--- EXTRACT ---
Now, this might seem like a minute difference, however, precision in these types of calculations are paramount when running calculations related to p-values.

The difference comes from the fact that [`np.mean`](https://docs.scipy.org/doc/numpy-1.13.0/reference/generated/numpy.mean.html) with case `NaN` values to 0 whereas [`np.nanmean`](https://docs.scipy.org/doc/numpy-dev/reference/generated/numpy.nanmean.html) will completly ignore `NaN` values from the calculation.

There is also a [`np.nanstd`](https://docs.scipy.org/doc/numpy-dev/reference/generated/numpy.nanstd.html) function for calculating the standard deviation.

When doing regressions, I highly recommend using the [StatsModels library](http://www.statsmodels.org/dev/generated/statsmodels.regression.linear_model.OLS.html) as this will spit out output that is almost identical to R/STATA. You can see example of this in my previous [notebook](https://github.com/igabr/Blog_Post_Notebooks/blob/master/Program_Evaluation_Introduction_Notebook.ipynb).

An important thing to note is then when running regressions with missing data, STATA will automatically drop rows that contain `NaNs` - this is NOT the case with statsmodels.

In fact, should you data contain `NaNs`, you will just see `NaNs` populating you output table.

Rather, you must specify what to do with missing data.

`model = sm.OLS(outcome, X, missing='drop')`

Let now talk datatypes:

In [14]:
new_data.dtypes.unique()

array([dtype('float32'), category], dtype=object)
---
• _WORK INSTRUCTIONS_
A: Copy the part of the post that opens with the words containing "An important thing" and closes with "new_data.dtypes.unique()", renaming "missing data" as "incomplete data" everywhere it appears.
B: According to the post, why must you pass missing='drop' when building an OLS model in statsmodels?
Nothing in the records is needed here.
--- RECORDS SUPPLIED ---
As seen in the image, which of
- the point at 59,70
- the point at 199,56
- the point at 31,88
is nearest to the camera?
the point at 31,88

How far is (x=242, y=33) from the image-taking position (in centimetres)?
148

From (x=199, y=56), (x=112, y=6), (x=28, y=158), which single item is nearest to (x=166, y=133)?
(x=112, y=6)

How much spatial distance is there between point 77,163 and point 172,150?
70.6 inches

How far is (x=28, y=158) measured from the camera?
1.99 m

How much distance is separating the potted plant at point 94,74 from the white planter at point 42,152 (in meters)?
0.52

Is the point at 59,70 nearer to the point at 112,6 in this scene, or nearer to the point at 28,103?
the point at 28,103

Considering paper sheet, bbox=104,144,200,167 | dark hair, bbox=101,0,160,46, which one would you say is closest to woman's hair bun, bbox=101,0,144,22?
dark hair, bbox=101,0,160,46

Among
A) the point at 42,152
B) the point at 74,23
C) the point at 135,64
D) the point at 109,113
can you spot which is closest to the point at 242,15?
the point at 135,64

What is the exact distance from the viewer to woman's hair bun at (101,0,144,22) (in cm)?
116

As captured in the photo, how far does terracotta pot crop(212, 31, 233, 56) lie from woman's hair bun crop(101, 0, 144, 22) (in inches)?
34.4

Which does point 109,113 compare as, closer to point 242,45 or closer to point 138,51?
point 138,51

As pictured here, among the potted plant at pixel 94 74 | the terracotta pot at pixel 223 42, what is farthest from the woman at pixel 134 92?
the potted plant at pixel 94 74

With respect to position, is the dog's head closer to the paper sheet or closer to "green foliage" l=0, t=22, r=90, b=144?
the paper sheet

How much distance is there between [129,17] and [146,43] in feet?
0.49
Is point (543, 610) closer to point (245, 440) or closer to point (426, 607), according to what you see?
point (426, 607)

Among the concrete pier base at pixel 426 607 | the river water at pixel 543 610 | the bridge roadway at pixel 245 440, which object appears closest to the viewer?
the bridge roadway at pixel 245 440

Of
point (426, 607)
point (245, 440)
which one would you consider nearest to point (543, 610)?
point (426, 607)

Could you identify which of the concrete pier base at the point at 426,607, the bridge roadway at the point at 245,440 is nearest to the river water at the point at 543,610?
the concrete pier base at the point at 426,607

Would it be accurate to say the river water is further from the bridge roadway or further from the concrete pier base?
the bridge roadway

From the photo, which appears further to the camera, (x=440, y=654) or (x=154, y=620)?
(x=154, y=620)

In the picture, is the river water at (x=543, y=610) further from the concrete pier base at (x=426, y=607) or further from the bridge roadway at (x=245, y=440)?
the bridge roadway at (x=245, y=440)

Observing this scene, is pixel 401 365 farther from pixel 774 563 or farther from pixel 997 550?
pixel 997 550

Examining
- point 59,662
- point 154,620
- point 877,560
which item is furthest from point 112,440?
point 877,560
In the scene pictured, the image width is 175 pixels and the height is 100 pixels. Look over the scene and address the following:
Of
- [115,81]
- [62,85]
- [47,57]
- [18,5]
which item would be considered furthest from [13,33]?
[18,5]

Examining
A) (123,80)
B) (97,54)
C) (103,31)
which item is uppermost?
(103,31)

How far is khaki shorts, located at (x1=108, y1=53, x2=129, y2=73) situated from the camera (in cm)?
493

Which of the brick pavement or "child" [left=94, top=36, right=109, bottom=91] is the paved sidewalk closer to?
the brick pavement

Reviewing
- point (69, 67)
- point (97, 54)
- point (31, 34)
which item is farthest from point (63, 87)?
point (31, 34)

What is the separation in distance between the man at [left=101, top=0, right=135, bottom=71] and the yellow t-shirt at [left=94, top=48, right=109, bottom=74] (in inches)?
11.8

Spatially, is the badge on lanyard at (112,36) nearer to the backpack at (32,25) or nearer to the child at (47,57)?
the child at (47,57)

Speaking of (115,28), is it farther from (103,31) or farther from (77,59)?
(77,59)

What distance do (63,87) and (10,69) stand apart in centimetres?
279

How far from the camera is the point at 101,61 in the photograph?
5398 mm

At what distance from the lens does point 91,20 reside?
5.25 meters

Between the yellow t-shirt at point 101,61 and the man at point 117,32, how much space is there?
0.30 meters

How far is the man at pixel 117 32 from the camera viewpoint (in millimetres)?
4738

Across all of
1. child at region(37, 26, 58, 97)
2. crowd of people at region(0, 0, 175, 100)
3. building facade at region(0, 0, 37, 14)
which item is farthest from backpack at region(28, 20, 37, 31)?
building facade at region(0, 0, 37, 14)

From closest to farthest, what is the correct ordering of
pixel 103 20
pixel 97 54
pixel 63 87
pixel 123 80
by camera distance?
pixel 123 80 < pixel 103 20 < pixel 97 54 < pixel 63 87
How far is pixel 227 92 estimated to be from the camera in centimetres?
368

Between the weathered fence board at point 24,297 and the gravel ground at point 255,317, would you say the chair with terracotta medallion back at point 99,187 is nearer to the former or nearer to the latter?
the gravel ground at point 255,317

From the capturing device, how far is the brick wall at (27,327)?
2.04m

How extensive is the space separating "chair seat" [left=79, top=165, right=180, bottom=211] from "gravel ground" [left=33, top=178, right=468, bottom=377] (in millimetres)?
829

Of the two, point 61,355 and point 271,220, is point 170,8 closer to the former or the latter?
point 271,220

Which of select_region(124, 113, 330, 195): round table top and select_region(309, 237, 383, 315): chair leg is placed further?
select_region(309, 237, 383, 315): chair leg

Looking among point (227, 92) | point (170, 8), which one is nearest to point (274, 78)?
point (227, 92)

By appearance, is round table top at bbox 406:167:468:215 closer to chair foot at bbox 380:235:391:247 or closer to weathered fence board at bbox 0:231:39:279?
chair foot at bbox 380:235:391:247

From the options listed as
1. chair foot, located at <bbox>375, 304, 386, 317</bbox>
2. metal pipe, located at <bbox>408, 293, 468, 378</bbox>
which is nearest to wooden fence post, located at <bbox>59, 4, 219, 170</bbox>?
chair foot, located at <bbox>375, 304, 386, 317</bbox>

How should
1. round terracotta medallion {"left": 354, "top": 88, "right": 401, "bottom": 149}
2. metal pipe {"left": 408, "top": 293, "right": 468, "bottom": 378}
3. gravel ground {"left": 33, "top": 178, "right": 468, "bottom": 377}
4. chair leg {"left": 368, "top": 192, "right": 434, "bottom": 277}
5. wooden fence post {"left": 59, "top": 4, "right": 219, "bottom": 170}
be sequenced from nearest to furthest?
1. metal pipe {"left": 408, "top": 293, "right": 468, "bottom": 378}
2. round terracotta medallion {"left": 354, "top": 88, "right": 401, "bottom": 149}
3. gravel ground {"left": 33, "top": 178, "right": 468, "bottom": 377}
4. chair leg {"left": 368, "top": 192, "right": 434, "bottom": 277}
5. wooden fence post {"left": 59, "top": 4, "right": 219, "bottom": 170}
---
• _ANSWERS TO THE PROBLEMS_
A:
An important thing to note is then when running regressions with incomplete data, STATA will automatically drop rows that contain `NaNs` - this is NOT the case with statsmodels.

In fact, should you data contain `NaNs`, you will just see `NaNs` populating you output table.

Rather, you must specify what to do with incomplete data.

`model = sm.OLS(outcome, X, missing='drop')`

Let now talk datatypes:

In [14]:
new_data.dtypes.unique()

B: Unlike STATA, statsmodels does not automatically drop rows that contain NaNs during a regression. If the data contain NaNs, the output table fills with NaNs, so you have to specify how missing data should be handled.